Pull out each line of the entries that contains the string "slat" and copy it word for word. Case counts, so only matches with the same capitalization qualify.

* Data excerpts
————————
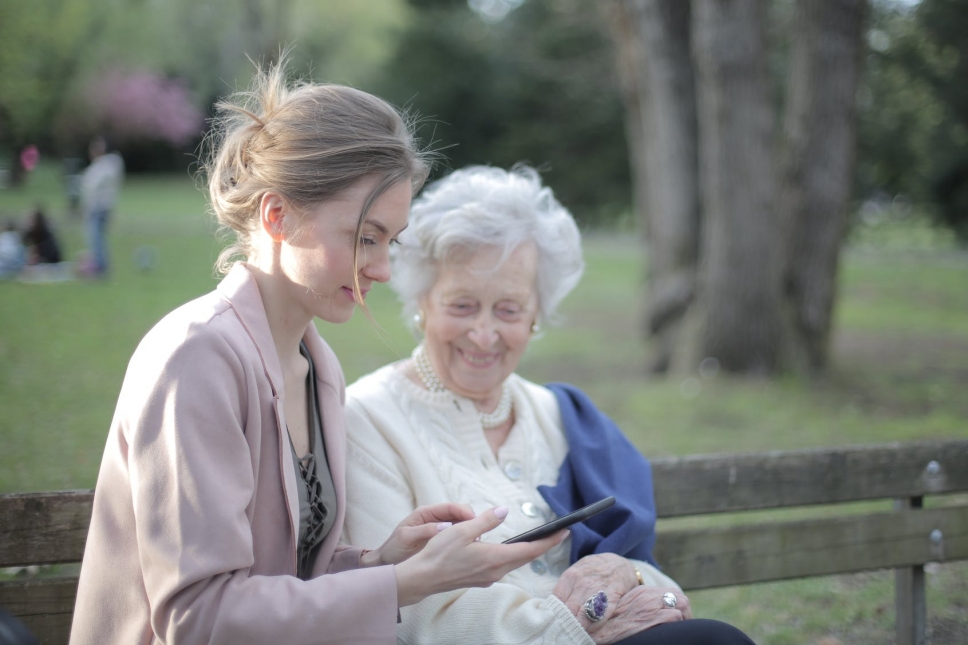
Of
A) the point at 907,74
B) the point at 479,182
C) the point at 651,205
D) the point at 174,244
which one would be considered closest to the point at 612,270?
the point at 907,74

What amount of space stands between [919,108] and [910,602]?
21.4 metres

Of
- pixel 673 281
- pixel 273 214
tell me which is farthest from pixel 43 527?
pixel 673 281

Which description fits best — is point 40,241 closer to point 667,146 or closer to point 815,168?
point 667,146

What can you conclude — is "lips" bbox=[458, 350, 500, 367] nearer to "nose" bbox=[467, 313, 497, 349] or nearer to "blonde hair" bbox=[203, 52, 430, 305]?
"nose" bbox=[467, 313, 497, 349]

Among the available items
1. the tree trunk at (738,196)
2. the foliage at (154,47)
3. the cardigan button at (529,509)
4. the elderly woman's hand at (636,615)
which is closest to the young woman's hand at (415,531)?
the cardigan button at (529,509)

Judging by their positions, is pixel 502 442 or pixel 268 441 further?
pixel 502 442

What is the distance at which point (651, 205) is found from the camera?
9.37 meters

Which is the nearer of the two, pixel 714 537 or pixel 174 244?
pixel 714 537

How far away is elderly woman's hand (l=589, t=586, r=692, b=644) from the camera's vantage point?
92.7 inches

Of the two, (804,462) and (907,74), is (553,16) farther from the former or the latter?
(804,462)

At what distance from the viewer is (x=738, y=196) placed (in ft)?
24.9

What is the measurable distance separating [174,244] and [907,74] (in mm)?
16433

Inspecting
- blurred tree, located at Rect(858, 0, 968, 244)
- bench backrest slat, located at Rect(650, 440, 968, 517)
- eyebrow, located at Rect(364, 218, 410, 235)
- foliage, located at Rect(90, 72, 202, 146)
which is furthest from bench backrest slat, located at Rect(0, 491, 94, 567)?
blurred tree, located at Rect(858, 0, 968, 244)

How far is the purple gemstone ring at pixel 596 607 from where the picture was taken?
91.7 inches
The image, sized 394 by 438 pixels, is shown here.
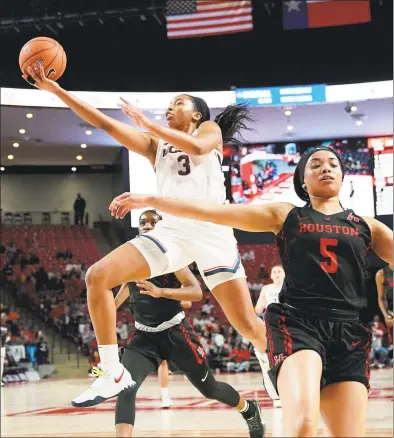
————————
* Result for this exercise
- bench backrest slat, located at Rect(650, 440, 968, 517)
which is furthest from bench backrest slat, located at Rect(0, 491, 94, 567)?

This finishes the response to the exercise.